The Prisoner’s Dilemma is a contrived game popular among mathematicians, used to model aspects of cooperation or conflict between individuals.

A False Dilemma is the presentation of two alternatives as being absolute and exclusive.

I think that we frequently become prisoners of false dilemmas.

We have a tendency to categorize people.  We like to put people in nice little boxes.  Often these boxes represent a binary Either/Or choice.  You are ‘liberal’ or ‘conservative’.  You are ‘christian’ or ‘atheist’.  You are ‘Mac’ or ‘PC’.

The danger of these labels is that they frequently represent a false dilemma: they assume that there are only two options, and that these options are mutually exclusive.

Perhaps you live in Northern Ireland, and it’s assumed that you’re either Protestant or Catholic.  But maybe you’re neither?  Maybe your agnostic, or Hindu?  Or maybe you consider yourself part of the ‘catholic‘ (or universal) church, yet still feel there are church practices that need to be protested?  Or perhaps you consider yourself a ‘Protestant’, but don’t really feel like protesting all that much?

Or take political labels.  All too often I see political dialog reduced to a polarised conservative-liberal axis, as if there are only two possible stances on any political issue.  But what if we want to be both?  Maybe want to be conservative, in that I think there are many good things that should be conserved, or preserved.  And yet at the same time maybe I like the idea of being generous, which is after all a synonym for liberal.

Is it possible to transcend these labels?

Perhaps I can be a skeptic and a believer.  Maybe trust and curiosity can walk hand in hand.

Maybe I can be a Christian and a secularist.   What if I have strongly held religious convictions and yet still want to live in a society that doesn’t enforce a particular dogma, that creates space for people of all persuasions?

Fortunately, as a Canadian I live in a country where many of our discussions involve a plurality rather than a duality.  We have several viable political parties at the federal and provincial level.  Although our history has included binary contrasts such as French/English, Catholic/Protestant, we’re now a multicultural, diverse society, and as such it’s harder to lock people into small boxes.   It’s harder to see race, for example, in binary terms when your family is English-French-Norwegian-German, or your friends are Polish-Trinidadian-Canadian.
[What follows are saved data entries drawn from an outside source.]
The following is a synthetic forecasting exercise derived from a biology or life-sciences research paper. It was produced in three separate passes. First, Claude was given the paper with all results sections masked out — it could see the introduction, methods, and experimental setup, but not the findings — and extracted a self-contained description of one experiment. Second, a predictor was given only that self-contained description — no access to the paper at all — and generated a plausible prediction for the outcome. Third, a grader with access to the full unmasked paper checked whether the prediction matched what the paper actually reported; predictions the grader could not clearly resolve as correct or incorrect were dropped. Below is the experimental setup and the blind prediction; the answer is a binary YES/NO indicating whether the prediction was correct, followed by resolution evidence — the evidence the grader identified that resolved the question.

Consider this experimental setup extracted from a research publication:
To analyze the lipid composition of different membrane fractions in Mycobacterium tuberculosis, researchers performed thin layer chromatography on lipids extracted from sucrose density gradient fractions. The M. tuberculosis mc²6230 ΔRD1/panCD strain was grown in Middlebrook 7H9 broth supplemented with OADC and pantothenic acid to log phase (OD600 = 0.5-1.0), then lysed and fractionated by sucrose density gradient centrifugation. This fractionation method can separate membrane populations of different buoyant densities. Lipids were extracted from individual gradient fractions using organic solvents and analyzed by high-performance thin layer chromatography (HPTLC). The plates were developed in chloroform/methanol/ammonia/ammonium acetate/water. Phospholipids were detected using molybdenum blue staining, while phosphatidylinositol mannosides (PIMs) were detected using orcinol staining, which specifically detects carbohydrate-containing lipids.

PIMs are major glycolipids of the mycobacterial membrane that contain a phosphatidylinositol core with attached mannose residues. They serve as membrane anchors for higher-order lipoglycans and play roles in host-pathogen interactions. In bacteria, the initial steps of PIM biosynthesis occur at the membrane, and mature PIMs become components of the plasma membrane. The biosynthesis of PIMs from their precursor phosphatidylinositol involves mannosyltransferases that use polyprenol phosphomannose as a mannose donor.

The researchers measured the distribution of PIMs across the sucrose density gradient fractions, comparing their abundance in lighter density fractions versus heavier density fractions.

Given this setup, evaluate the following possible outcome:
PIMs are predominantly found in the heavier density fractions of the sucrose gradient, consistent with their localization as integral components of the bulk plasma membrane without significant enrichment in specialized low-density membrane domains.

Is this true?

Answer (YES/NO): NO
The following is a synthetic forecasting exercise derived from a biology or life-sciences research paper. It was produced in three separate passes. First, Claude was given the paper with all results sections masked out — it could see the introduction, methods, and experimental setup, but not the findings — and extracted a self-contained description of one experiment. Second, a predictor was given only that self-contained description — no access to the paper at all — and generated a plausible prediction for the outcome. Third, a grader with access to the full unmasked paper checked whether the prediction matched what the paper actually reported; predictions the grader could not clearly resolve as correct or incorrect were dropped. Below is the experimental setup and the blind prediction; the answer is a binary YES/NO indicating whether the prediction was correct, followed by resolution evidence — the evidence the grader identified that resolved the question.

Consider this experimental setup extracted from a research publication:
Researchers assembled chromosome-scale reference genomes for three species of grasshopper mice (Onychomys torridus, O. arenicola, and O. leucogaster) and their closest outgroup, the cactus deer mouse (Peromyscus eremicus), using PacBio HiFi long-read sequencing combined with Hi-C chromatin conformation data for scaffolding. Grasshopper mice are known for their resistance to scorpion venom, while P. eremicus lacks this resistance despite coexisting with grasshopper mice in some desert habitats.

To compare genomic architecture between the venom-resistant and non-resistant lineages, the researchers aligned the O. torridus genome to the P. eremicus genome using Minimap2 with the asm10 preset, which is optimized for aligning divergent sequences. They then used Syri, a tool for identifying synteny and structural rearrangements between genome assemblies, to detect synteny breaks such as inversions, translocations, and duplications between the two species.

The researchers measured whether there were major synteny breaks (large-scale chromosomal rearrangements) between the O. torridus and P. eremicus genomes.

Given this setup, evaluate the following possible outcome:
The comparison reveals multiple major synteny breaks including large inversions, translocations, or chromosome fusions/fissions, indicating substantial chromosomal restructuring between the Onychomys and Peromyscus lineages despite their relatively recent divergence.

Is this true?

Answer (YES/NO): YES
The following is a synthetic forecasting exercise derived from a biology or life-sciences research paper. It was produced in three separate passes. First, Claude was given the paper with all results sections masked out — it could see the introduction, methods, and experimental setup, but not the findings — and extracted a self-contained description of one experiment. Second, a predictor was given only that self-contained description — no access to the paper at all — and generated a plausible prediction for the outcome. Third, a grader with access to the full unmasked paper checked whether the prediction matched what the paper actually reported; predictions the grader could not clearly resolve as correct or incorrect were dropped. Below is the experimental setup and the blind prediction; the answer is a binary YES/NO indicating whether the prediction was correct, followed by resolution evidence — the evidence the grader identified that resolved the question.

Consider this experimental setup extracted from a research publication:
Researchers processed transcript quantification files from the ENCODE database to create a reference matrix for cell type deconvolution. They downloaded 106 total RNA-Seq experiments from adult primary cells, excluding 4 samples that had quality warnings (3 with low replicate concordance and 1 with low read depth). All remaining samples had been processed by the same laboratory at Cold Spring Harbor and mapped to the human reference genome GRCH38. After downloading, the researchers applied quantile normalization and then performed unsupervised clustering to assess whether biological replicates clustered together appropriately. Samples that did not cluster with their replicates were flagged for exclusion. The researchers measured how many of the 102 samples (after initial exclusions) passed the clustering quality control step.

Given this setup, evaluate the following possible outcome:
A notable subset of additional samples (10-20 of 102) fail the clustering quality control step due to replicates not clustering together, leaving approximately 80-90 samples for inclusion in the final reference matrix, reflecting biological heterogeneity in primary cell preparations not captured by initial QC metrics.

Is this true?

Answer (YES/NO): YES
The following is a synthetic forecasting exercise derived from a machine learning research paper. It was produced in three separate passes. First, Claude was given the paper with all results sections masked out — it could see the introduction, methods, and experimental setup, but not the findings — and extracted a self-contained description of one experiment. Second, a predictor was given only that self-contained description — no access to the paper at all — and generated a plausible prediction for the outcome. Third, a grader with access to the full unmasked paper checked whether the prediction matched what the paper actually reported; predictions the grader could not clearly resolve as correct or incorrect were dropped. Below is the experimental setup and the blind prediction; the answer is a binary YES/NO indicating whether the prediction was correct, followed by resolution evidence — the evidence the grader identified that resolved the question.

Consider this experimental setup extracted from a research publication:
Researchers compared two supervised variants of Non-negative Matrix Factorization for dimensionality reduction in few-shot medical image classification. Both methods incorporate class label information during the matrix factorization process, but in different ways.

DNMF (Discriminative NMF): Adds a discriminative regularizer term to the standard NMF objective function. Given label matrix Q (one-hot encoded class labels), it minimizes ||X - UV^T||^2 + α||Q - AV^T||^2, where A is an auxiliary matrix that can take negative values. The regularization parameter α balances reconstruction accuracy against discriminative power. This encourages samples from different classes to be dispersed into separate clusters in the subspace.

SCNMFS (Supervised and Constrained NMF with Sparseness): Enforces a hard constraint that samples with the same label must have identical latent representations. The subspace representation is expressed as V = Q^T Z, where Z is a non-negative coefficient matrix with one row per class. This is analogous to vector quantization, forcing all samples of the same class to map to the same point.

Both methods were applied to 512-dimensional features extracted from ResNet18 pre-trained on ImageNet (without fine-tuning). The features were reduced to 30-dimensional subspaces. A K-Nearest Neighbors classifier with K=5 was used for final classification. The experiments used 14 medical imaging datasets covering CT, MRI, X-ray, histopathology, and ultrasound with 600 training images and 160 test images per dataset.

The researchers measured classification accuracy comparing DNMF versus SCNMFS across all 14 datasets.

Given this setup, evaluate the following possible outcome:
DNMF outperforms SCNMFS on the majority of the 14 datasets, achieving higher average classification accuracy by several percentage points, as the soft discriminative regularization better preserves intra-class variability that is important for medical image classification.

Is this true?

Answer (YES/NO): NO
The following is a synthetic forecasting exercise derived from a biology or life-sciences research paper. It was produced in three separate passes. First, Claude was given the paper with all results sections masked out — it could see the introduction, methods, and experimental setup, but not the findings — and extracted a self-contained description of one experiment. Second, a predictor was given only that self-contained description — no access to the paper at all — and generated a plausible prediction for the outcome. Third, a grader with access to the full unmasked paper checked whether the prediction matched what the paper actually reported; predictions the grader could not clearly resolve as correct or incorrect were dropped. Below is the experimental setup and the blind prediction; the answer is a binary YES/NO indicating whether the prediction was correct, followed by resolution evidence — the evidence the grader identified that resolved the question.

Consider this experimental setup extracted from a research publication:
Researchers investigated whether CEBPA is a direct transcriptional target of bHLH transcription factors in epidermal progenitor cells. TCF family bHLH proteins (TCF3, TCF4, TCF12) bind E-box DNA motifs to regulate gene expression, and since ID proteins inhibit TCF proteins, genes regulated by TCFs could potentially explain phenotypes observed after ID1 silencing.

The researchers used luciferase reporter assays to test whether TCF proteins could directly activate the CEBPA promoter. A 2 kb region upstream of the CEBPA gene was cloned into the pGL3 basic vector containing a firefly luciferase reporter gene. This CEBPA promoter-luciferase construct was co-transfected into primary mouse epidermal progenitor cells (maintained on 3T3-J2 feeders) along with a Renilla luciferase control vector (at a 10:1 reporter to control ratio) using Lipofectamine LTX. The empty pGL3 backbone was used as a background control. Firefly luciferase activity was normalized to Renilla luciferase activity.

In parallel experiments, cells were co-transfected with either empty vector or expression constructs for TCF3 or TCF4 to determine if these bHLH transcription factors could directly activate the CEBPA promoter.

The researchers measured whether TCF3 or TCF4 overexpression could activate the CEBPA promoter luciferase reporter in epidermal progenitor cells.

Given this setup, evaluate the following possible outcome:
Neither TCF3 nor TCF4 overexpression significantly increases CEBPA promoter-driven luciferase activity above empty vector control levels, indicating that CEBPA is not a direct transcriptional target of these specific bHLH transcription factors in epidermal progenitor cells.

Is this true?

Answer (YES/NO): YES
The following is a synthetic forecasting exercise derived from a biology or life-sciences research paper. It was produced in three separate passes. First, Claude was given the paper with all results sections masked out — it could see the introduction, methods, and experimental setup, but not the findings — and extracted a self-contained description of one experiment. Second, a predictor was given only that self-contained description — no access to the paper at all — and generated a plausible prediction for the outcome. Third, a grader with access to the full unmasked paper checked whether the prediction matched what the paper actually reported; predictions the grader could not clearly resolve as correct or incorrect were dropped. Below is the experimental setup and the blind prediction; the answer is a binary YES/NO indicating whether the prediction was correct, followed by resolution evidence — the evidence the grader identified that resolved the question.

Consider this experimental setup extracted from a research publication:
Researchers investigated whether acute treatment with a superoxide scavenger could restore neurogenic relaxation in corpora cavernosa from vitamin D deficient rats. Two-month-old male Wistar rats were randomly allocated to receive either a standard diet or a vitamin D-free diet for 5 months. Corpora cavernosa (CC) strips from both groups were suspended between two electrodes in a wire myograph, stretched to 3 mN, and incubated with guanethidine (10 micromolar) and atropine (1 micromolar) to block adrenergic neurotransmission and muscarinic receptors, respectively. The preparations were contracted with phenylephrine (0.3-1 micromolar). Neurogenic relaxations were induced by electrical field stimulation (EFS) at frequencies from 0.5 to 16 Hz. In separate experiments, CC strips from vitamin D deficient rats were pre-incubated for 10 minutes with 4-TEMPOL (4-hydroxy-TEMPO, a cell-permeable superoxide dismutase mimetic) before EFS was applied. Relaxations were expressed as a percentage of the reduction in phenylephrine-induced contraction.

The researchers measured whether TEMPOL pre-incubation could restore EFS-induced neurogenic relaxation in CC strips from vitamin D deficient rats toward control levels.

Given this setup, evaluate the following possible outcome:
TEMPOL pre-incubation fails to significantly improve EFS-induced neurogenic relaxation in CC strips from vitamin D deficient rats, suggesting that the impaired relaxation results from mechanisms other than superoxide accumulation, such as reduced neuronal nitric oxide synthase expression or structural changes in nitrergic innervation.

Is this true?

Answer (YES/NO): NO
So let’s not allow ourselves to be locked in boxes.  And let’s take care not to force others into this Either/Or duality either.   Someone may disagree with you on one issue, but that doesn’t automatically put them in the ‘Other’ box, and make them your life-long opponent.

And as for me, I shall continue to proudly be a liberal, conservative,  skeptic, believing, questioning, hoping, geeky, athletic individual.

I’ll even reject the Mac/PC conflict, and happily use both, with a fair helping of Linux thrown into the mix.